WHAT THE TASK REQUIRES :: When you copy the records that follow, please keep every word exactly as it is and leave out the pictures.

[[ AVAILABLE RECORDS open ]]

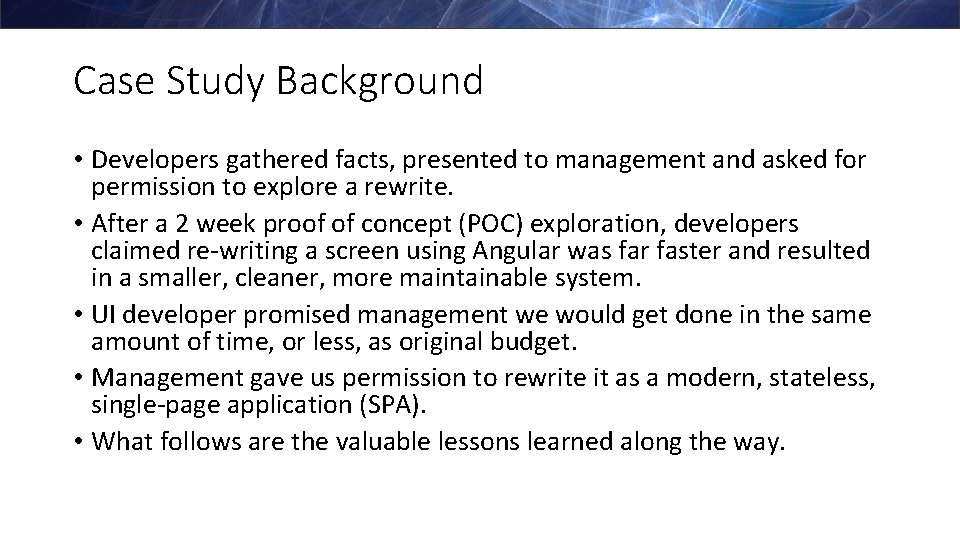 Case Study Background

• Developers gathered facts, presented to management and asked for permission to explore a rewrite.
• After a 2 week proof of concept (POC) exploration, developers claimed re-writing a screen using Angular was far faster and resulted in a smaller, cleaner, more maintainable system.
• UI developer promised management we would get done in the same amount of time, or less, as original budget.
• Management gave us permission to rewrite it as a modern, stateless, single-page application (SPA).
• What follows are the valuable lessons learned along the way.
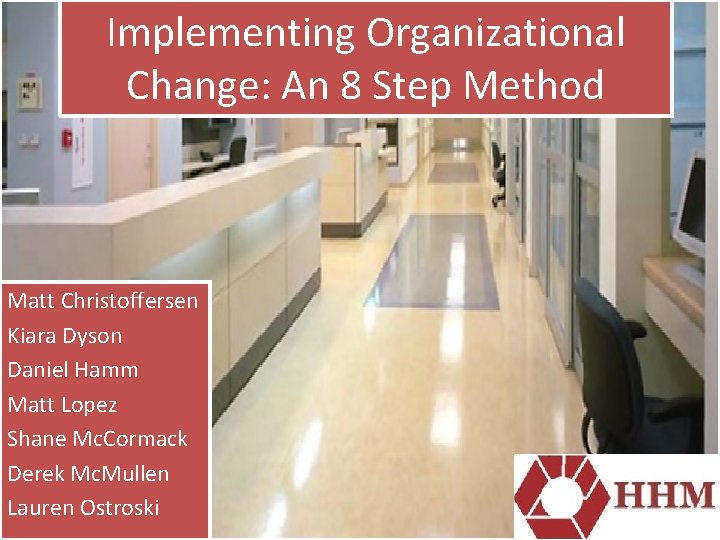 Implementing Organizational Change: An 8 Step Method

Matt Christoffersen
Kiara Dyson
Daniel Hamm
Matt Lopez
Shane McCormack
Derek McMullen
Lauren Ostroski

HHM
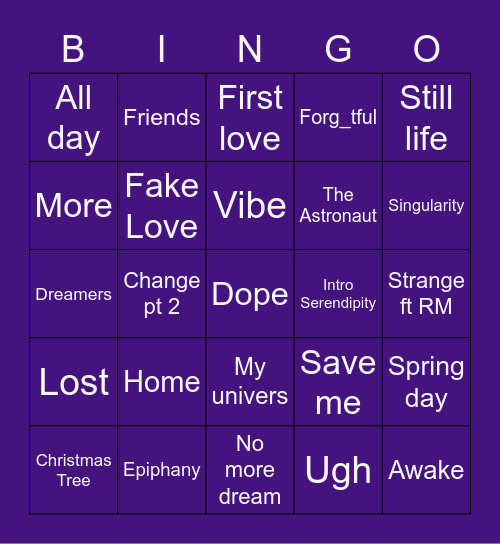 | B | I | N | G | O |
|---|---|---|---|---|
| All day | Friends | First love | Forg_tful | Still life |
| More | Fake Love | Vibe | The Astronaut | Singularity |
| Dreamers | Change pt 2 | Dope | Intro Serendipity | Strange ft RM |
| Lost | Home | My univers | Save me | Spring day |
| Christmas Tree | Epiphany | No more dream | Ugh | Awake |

[[ AVAILABLE RECORDS closed ]]

SOLUTION TO THIS PROBLEM ::
 Case Study Background

• Developers gathered facts, presented to management and asked for permission to explore a rewrite.
• After a 2 week proof of concept (POC) exploration, developers claimed re-writing a screen using Angular was far faster and resulted in a smaller, cleaner, more maintainable system.
• UI developer promised management we would get done in the same amount of time, or less, as original budget.
• Management gave us permission to rewrite it as a modern, stateless, single-page application (SPA).
• What follows are the valuable lessons learned along the way.
 Implementing Organizational Change: An 8 Step Method

Matt Christoffersen
Kiara Dyson
Daniel Hamm
Matt Lopez
Shane McCormack
Derek McMullen
Lauren Ostroski

HHM
 | B | I | N | G | O |
|---|---|---|---|---|
| All day | Friends | First love | Forg_tful | Still life |
| More | Fake Love | Vibe | The Astronaut | Singularity |
| Dreamers | Change pt 2 | Dope | Intro Serendipity | Strange ft RM |
| Lost | Home | My univers | Save me | Spring day |
| Christmas Tree | Epiphany | No more dream | Ugh | Awake |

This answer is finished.